Do this - Format the lines below as a Markdown table with the columns Number and Line, starting with the line that contains "What is the distance from" and going on through the line that contains "How large a", with both ends included. Skip blank lines and leave the pictures out.

Material for this exercise -
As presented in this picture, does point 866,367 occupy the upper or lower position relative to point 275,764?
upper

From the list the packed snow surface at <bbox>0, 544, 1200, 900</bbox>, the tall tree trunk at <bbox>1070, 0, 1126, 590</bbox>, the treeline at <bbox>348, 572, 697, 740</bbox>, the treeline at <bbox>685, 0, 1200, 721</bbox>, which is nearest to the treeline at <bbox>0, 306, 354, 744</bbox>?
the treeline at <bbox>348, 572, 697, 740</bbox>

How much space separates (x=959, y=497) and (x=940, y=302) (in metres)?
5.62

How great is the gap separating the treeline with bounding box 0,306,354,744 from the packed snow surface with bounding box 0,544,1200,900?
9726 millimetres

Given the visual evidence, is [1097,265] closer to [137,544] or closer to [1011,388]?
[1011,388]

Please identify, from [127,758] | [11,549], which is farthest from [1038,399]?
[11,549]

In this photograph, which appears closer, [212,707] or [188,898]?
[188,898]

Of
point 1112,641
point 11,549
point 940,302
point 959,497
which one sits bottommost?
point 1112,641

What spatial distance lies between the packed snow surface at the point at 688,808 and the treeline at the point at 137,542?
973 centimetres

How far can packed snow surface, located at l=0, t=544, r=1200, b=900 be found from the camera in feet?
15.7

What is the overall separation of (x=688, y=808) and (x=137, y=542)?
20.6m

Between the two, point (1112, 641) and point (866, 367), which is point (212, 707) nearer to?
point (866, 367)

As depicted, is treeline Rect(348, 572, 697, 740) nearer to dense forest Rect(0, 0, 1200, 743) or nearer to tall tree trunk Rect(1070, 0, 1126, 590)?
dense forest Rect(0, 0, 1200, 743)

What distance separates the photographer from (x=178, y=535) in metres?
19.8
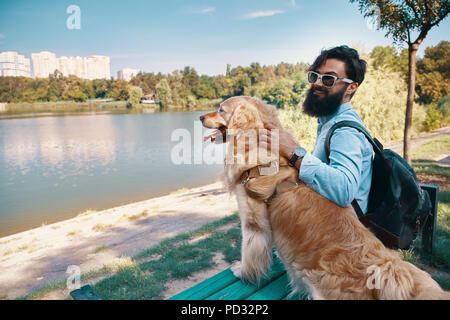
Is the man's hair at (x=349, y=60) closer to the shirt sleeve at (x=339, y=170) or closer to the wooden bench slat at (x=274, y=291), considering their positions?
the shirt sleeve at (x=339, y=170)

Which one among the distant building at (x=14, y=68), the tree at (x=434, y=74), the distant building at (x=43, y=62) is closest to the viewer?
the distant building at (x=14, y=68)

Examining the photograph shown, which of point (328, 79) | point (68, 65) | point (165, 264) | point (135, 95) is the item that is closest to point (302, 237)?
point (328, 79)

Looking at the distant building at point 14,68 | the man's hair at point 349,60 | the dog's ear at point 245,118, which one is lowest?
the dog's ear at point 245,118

--

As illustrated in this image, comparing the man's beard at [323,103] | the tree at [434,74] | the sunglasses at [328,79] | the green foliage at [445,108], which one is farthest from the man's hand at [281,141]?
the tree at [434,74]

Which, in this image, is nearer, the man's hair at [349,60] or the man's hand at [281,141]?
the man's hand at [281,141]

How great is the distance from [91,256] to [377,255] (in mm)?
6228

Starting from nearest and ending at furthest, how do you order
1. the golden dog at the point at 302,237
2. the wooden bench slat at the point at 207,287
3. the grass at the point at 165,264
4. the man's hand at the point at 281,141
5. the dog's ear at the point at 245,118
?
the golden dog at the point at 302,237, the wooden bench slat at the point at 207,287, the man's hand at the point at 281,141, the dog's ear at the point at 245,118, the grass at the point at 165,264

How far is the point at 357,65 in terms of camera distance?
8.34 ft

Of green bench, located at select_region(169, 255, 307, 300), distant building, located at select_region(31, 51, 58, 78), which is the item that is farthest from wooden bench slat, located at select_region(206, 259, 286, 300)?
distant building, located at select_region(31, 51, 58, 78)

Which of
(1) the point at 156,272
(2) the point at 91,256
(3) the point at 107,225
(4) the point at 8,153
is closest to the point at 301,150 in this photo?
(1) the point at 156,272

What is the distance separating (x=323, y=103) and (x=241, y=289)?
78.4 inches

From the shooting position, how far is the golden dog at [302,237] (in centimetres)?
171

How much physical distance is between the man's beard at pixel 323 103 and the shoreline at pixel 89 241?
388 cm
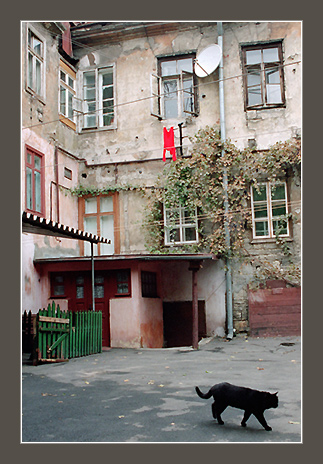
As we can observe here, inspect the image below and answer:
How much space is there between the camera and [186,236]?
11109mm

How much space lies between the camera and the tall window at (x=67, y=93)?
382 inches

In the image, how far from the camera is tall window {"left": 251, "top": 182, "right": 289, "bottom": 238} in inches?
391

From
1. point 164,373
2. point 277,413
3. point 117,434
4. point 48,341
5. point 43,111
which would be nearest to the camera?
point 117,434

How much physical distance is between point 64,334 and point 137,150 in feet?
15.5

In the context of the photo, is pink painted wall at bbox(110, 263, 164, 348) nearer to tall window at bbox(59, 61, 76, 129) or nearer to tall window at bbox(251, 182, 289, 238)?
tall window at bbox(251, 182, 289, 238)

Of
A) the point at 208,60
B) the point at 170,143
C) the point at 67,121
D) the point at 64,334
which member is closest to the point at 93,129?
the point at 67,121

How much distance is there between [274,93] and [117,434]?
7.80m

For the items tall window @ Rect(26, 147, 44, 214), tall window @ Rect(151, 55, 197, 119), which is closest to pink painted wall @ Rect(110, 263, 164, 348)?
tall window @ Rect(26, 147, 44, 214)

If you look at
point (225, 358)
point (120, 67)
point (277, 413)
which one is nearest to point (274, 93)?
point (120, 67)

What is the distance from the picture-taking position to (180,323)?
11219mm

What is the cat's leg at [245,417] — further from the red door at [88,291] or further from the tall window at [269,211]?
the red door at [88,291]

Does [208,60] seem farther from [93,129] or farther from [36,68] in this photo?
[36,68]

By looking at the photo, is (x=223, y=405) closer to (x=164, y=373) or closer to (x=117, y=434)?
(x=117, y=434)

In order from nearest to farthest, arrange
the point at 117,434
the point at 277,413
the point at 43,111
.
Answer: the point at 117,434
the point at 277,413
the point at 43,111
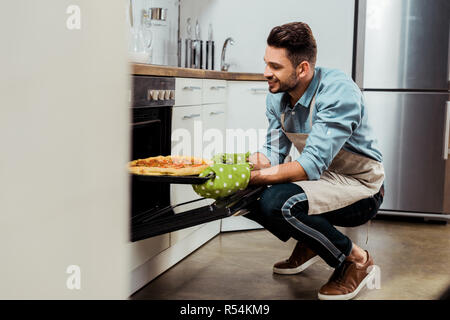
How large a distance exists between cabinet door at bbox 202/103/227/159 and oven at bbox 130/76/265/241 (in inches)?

==

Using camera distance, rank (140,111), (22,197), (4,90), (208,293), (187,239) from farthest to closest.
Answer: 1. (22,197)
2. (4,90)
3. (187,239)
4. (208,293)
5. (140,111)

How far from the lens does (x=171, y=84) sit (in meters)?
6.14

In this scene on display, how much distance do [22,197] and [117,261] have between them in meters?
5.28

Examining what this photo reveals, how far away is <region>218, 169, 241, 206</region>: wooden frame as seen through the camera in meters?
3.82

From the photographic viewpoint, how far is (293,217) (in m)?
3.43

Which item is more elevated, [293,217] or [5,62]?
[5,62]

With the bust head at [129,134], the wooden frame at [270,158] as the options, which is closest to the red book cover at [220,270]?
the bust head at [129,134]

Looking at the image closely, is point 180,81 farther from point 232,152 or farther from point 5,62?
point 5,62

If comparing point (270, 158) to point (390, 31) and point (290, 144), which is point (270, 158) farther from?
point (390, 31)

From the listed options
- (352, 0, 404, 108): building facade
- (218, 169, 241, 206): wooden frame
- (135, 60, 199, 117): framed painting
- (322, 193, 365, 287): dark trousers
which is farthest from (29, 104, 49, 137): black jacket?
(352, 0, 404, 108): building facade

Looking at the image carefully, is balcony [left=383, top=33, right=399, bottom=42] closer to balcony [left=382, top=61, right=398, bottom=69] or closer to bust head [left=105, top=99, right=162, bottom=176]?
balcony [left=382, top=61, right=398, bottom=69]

Response -
| Number | Line |
|---|---|
| 1 | What is the distance from the picture-taking position to (180,323)? |
| 2 | 11219mm |
| 3 | What is the cat's leg at [245,417] — further from the red door at [88,291] or further from the tall window at [269,211]? |
| 4 | the red door at [88,291] |
| 5 | Does [208,60] seem farther from [93,129] or farther from [36,68] in this photo? |
| 6 | [36,68] |
| 7 | By looking at the photo, is (x=223, y=405) closer to (x=164, y=373) or closer to (x=117, y=434)? |
| 8 | (x=117, y=434) |
| 9 | In order from nearest to farthest, arrange |
| 10 | the point at 117,434 |
| 11 | the point at 277,413 |
| 12 | the point at 43,111 |
| 13 | . |
| 14 | Answer: the point at 117,434 |
| 15 | the point at 277,413 |
| 16 | the point at 43,111 |
| 17 | How large a distance exists between cabinet door at bbox 202/103/227/159 and oven at bbox 130/76/265/241 (in inches)? |